- [SOURCE EXTRACT]
⁂
Russian TV personality (born 1990)

Ekaterina Vladimirovna Berezovskaya (Екатери́на Влади́мировна Березо́вская; born February 4, 1990) is a Russian journalist and TV presenter. Best known for her work at the Channel One Russia.

==Biography==
She was born on February 4, 1990, in Moscow.

In 2012 Berezovskaya graduated from MGIMO (Faculty of International Journalism).

During her studies, from 2010 to 2011 she worked as a correspondent in the information service of the REN TV channel, from December 2011 to January 2014 at Russia 24. From January 2014 to June 2016 he was a correspondent for Channel One Russia. From August to December 2016, she hosted the morning news broadcasts (weekly with Yuri Lipatov).

On January 23, 2017, Berezovskaya became the host of news broadcasts at 9:00, 10:00, 12:00 and 15:00.

On July 8, 2017, she hosted an unscheduled news release in connection with the participation of Vladimir Putin at the 2017 G20 Hamburg summit.

In March 2020, she made her debut as the host of the newscast Vremya.

In 2021, Berezovskaya was the host of the Direct Line with Vladimir Putin.

== Sanctions ==
Berezovskaya was sanctioned by the Ukrainian government on 15 January 2023, amid the Russian invasion of Ukraine.
⁂
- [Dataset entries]
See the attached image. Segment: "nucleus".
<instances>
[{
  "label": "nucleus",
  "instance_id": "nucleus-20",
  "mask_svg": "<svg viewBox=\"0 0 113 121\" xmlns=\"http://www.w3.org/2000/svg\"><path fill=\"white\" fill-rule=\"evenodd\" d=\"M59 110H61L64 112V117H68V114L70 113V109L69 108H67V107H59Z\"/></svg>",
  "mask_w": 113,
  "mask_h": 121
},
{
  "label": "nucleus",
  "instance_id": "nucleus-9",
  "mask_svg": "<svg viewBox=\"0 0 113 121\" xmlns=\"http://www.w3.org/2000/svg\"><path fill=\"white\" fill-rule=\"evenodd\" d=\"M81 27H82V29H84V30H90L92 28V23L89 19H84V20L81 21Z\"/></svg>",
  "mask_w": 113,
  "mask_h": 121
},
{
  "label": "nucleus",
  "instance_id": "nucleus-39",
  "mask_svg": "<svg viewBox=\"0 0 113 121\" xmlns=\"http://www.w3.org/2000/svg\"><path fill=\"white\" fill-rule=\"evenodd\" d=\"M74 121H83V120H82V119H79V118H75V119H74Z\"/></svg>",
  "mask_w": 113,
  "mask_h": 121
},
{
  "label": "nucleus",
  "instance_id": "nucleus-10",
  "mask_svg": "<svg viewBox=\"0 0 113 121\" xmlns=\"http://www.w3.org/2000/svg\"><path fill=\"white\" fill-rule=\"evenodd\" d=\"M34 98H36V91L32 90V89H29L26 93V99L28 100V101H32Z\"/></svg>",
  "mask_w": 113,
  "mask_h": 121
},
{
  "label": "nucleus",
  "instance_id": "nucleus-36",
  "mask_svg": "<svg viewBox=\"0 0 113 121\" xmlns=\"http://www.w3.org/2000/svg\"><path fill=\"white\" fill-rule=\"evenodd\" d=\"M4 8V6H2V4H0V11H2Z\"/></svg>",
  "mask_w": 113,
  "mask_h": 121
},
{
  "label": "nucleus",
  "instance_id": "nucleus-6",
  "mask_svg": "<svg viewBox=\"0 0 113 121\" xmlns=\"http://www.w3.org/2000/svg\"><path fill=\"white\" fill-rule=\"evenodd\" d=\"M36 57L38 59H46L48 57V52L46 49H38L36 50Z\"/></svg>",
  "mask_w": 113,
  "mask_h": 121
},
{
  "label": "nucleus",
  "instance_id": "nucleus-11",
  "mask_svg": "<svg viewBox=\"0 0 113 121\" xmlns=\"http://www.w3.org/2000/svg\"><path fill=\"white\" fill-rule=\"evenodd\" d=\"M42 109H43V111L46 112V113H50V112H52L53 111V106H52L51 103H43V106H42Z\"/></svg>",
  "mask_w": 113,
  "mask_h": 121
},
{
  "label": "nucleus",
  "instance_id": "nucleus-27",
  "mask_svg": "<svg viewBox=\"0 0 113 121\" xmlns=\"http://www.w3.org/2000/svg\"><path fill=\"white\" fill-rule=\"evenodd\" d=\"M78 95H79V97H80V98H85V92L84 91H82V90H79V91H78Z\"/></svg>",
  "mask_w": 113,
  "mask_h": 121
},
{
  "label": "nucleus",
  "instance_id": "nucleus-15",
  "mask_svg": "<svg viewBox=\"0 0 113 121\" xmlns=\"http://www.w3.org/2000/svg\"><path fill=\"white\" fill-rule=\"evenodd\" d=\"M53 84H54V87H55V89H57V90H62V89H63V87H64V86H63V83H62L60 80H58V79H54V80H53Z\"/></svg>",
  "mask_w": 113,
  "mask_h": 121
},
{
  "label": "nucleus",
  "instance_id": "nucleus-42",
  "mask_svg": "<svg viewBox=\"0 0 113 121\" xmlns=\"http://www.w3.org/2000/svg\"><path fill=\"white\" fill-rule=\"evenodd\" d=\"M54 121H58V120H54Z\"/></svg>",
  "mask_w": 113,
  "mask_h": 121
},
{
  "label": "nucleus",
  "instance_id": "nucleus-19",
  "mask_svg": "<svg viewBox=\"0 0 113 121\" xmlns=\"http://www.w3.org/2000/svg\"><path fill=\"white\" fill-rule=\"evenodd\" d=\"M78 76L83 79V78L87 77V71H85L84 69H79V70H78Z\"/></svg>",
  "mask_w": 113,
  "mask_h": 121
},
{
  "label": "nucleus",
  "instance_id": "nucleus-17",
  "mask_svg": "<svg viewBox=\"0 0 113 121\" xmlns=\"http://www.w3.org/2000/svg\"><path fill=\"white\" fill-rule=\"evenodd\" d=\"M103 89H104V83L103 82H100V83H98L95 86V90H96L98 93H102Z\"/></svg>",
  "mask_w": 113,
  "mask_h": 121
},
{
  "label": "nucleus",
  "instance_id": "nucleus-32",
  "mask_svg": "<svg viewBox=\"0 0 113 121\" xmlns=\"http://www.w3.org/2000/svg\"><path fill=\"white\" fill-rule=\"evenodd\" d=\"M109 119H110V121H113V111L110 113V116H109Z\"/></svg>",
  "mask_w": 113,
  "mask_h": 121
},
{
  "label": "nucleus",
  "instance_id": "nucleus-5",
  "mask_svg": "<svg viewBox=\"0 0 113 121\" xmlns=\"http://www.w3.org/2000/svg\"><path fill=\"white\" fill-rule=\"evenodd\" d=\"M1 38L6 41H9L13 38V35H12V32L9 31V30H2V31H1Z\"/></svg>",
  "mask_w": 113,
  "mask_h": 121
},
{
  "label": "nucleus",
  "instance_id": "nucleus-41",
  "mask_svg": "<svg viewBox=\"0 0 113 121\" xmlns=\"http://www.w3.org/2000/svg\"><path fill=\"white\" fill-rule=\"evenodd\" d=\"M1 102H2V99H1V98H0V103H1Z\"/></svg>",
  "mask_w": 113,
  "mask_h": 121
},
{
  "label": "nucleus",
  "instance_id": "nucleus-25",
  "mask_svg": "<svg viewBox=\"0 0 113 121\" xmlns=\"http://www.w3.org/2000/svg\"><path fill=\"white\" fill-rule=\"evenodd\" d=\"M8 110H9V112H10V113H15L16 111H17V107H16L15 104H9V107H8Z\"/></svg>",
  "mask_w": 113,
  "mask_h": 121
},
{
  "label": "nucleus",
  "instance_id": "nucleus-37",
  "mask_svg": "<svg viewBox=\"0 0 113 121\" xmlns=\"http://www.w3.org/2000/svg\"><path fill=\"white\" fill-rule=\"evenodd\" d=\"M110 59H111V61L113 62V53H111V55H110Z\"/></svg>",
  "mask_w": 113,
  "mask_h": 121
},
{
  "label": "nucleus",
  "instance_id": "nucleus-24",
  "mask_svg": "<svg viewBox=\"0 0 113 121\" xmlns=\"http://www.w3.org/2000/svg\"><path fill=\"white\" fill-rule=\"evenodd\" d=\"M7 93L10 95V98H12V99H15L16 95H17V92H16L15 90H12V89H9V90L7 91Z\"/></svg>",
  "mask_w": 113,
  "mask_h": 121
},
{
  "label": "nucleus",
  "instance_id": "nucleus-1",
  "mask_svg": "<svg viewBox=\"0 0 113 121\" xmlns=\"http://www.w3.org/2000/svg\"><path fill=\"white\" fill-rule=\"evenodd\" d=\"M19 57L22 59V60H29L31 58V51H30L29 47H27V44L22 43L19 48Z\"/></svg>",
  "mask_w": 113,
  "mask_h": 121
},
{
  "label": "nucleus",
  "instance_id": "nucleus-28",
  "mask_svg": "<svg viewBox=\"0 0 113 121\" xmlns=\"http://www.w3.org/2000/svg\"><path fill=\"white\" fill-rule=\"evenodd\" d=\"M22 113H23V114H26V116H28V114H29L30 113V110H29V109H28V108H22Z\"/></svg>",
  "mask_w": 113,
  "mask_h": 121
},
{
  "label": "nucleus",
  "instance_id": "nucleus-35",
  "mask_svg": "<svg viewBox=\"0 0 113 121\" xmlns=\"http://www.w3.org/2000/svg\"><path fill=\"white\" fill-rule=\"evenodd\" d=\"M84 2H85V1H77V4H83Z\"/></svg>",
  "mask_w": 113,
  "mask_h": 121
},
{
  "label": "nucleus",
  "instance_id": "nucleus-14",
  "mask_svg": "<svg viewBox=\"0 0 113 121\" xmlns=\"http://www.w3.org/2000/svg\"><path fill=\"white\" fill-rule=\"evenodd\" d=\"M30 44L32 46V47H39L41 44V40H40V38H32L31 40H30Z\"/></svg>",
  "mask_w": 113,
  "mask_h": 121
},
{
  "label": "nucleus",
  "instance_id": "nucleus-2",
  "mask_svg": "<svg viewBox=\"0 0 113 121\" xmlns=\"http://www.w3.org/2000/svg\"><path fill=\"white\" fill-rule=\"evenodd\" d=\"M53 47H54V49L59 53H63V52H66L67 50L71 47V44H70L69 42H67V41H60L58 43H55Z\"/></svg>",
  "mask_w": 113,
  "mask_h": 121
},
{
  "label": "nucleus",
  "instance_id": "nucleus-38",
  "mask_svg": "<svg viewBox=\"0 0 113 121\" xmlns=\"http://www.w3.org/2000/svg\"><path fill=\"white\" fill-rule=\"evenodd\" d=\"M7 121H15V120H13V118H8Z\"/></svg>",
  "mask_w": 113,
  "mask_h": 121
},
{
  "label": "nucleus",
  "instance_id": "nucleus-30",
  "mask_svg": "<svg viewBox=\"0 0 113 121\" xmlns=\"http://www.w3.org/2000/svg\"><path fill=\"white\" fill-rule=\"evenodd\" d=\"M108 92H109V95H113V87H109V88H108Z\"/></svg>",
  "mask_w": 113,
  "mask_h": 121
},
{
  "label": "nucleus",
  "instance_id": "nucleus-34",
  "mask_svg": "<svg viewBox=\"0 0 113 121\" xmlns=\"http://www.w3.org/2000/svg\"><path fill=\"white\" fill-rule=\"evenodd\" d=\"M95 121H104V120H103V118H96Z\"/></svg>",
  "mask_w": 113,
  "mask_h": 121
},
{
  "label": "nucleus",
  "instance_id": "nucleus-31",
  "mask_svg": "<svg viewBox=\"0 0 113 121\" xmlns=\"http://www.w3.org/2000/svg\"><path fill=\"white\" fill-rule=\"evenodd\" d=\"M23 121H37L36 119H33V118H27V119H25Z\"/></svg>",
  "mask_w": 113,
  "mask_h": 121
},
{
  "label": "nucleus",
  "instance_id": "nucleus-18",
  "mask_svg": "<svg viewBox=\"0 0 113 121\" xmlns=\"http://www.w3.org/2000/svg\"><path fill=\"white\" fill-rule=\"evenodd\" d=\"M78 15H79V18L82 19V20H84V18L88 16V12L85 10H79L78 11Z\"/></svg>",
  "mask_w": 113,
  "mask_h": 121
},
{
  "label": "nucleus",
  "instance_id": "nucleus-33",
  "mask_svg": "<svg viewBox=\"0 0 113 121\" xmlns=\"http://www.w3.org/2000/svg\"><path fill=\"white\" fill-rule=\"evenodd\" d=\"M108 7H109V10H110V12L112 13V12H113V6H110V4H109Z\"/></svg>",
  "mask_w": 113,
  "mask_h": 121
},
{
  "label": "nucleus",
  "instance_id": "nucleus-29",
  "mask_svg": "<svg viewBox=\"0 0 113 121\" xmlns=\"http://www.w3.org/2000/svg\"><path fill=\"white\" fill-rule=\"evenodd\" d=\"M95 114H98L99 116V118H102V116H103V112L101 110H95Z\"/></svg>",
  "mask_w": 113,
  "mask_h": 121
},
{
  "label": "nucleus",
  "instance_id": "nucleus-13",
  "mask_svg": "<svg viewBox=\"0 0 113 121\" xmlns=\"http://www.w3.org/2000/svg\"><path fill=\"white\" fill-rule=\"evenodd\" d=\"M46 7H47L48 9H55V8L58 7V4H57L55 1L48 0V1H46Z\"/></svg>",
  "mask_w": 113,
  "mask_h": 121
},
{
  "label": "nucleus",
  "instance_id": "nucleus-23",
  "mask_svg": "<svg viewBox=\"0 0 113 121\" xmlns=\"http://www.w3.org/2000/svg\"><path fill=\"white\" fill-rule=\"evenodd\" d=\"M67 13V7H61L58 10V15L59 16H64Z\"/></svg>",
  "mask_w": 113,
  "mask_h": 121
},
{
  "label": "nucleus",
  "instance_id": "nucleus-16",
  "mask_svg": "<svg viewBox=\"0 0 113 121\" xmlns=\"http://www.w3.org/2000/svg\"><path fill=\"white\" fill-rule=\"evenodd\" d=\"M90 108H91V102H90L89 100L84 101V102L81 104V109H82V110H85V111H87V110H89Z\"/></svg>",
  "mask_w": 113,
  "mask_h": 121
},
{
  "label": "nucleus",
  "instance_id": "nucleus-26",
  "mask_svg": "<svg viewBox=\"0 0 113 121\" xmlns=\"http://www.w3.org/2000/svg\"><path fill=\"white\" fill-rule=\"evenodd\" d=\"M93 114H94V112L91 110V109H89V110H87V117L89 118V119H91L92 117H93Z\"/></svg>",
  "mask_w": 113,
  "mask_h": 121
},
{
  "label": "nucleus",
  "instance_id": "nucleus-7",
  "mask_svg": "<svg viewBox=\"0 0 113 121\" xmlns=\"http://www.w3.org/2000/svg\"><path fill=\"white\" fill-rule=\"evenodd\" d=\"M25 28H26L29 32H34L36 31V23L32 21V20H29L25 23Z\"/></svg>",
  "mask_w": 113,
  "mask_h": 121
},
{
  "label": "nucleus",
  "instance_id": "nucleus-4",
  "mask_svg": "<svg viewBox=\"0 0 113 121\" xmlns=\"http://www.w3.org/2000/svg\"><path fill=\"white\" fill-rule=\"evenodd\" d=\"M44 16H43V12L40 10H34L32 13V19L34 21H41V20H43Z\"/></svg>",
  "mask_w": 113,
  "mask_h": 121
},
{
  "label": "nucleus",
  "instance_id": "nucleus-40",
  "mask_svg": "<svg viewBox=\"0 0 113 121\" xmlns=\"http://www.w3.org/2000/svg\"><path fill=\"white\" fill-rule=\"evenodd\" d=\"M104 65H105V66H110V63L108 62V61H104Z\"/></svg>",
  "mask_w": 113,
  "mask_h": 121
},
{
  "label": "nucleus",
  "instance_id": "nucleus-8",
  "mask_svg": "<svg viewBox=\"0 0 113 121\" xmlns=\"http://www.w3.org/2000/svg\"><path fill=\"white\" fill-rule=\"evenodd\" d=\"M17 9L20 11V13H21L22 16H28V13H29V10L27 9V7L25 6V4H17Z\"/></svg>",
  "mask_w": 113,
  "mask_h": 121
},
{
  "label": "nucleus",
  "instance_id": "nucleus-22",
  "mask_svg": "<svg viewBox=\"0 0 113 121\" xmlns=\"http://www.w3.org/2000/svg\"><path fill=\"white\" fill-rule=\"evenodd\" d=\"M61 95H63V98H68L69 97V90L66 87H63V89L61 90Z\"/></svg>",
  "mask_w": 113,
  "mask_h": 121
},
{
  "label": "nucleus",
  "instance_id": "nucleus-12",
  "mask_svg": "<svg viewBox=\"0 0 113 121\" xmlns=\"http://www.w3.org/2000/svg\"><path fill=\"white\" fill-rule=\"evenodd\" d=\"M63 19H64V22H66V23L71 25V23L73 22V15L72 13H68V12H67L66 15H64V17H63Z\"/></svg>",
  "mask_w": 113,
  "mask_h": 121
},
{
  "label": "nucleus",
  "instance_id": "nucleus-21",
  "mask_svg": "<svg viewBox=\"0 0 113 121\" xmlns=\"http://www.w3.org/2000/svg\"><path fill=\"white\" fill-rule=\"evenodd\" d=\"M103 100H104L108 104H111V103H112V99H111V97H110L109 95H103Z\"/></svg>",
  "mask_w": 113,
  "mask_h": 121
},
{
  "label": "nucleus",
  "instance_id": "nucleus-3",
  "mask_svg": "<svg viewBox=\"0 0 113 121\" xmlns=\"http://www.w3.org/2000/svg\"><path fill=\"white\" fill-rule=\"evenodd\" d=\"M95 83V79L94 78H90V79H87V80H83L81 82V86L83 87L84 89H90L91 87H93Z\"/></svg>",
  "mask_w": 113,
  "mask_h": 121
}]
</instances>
⁂
- [QUESTIONS]
[1] List every TV channel that the Berezovskaya biography names as a place where she worked.
[2] Reproduce the Berezovskaya biography verbatim, starting at "During her studies, from" and ending at "with Vladimir Putin.".

- [ANSWERS IN ORDER]
[1]
REN TV
Russia 24
Channel One Russia

[2]
During her studies, from 2010 to 2011 she worked as a correspondent in the information service of the REN TV channel, from December 2011 to January 2014 at Russia 24. From January 2014 to June 2016 he was a correspondent for Channel One Russia. From August to December 2016, she hosted the morning news broadcasts (weekly with Yuri Lipatov).

On January 23, 2017, Berezovskaya became the host of news broadcasts at 9:00, 10:00, 12:00 and 15:00.

On July 8, 2017, she hosted an unscheduled news release in connection with the participation of Vladimir Putin at the 2017 G20 Hamburg summit.

In March 2020, she made her debut as the host of the newscast Vremya.

In 2021, Berezovskaya was the host of the Direct Line with Vladimir Putin.